-- begin Working data --

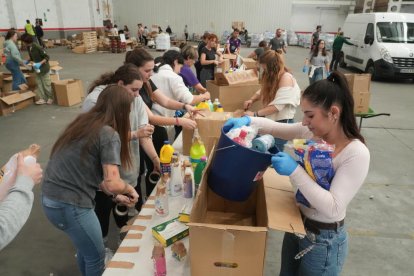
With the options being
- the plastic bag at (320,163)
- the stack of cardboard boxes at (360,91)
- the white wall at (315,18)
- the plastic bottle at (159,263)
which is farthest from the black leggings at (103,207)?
the white wall at (315,18)

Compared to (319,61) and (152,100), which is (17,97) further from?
(319,61)

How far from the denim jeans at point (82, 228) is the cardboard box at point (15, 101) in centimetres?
580

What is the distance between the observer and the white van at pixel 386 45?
916 cm

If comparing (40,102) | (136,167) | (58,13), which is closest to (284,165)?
→ (136,167)

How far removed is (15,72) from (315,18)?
20.1 meters

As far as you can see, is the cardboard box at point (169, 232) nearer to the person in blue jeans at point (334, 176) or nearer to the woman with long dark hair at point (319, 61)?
the person in blue jeans at point (334, 176)

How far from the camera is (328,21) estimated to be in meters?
21.3

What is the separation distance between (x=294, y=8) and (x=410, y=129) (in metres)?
18.0

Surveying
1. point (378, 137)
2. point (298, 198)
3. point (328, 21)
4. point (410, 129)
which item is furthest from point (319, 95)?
point (328, 21)

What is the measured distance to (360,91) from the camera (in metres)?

-- end Working data --

_Objective_
Edit the stretch from the line containing "What is the distance" through the line containing "20.1 meters" so that "observer" becomes "camera". Give those lines again with everything else left as it stands.

_Written answer_
What is the distance between the camera and the white van at pixel 386 45?
916 cm

If comparing (40,102) | (136,167) | (58,13), which is closest to (284,165)?
→ (136,167)

How far removed is (15,72) from (315,18)?
20.1 meters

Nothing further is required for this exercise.